Sin embargo, la adopción es lenta, y aquí es donde la educación y las políticas juegan un papel crucial. Las personas deben entender los beneficios, y los incentivos deben estar alineados para apoyar la transición. Se trata de construir una infraestructura que permita compartir en lugar de poseer, que valore los recursos (tanto tecnológicos como naturales) como activos compartidos y no como productos desechables.
Los modelos distribuidos pueden ser más de un 70% más sostenible que la nube centralizada, y son un poderoso incentivo para conservar la tecnología que ya tienes y darle un buen uso.

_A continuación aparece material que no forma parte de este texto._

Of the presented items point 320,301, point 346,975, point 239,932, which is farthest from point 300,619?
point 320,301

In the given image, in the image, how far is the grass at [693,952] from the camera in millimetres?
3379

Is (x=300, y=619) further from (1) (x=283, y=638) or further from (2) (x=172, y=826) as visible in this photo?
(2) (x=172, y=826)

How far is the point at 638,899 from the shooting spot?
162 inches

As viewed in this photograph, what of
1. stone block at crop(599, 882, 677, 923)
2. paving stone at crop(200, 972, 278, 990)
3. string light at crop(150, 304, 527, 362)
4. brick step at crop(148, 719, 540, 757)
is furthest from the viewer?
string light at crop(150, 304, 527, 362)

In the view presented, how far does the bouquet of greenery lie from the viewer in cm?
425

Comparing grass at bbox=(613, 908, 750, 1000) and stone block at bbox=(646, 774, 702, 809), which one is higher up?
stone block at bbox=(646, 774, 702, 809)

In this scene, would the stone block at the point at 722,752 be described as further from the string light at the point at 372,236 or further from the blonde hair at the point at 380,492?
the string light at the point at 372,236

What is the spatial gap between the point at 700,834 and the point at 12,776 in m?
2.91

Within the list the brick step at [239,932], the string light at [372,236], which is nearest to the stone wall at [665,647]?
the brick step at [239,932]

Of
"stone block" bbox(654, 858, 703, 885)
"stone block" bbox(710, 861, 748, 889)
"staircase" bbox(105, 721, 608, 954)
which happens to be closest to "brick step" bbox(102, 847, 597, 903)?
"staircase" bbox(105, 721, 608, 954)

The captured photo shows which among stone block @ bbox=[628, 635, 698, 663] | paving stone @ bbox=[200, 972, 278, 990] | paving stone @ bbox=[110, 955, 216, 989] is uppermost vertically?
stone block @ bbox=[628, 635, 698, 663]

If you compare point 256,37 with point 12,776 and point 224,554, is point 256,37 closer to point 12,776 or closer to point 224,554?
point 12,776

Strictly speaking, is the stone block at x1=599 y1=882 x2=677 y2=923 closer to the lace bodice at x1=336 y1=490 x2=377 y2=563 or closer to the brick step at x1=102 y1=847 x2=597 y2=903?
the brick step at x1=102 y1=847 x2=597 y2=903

Está claro que necesitamos algo más que buenas intenciones para corregir la cultura de las actualizaciones. Necesitamos una industria tecnológica que valore la sostenibilidad tanto como la innovación. Los artilugios deberían diseñarse para durar, ser reparable, y renacer de sus propias cenizas. Eso no es solo progreso; eso es evolución.
Esta revolución tecnológica sostenible exige medidas audaces: reglamentos que premien la longevidad, sistemas que penalicen el desperdicio, tecnología que respete nuestro derecho a la reparación y consumidores que voten con sus carteras por un futuro tecnológico más ecológico. Es un desafío al status quo, ya que exige un compromiso con una tecnología que nos sirva sin que nos cueste nuestro planeta.
A medida que los anuncios del Black Friday empiecen a invadir tus redes sociales, no olvidemos las lecciones que se esconden bajo el brillo. La constante presión de la industria tecnológica para conseguir mejoras conlleva un bagaje que no podemos seguir ignorando. Es hora de analizar detenidamente nuestros hábitos y reconocer que la afirmación más poderosa que podemos hacer es exigir algo mejor (no solo lo más nuevo) y encontrar valor en la tecnología que ya tenemos en nuestras manos.
No importa lo que digan los anuncios, no tienes que consumir más de lo necesario.
Nuestro progreso debe medirse no solo por la sofisticación de nuestros dispositivos, sino también por la responsabilidad que asumimos por nuestra huella tecnológica. Es un viaje hacia un destino en el que la innovación y la conciencia vayan de la mano y creen un futuro tan prometedor para el planeta como para nuestras aspiraciones tecnológicas.
Este Black Friday, haz lo que nadie espera que hagas.
Me encantan los productos tecnológicos que ya tienes.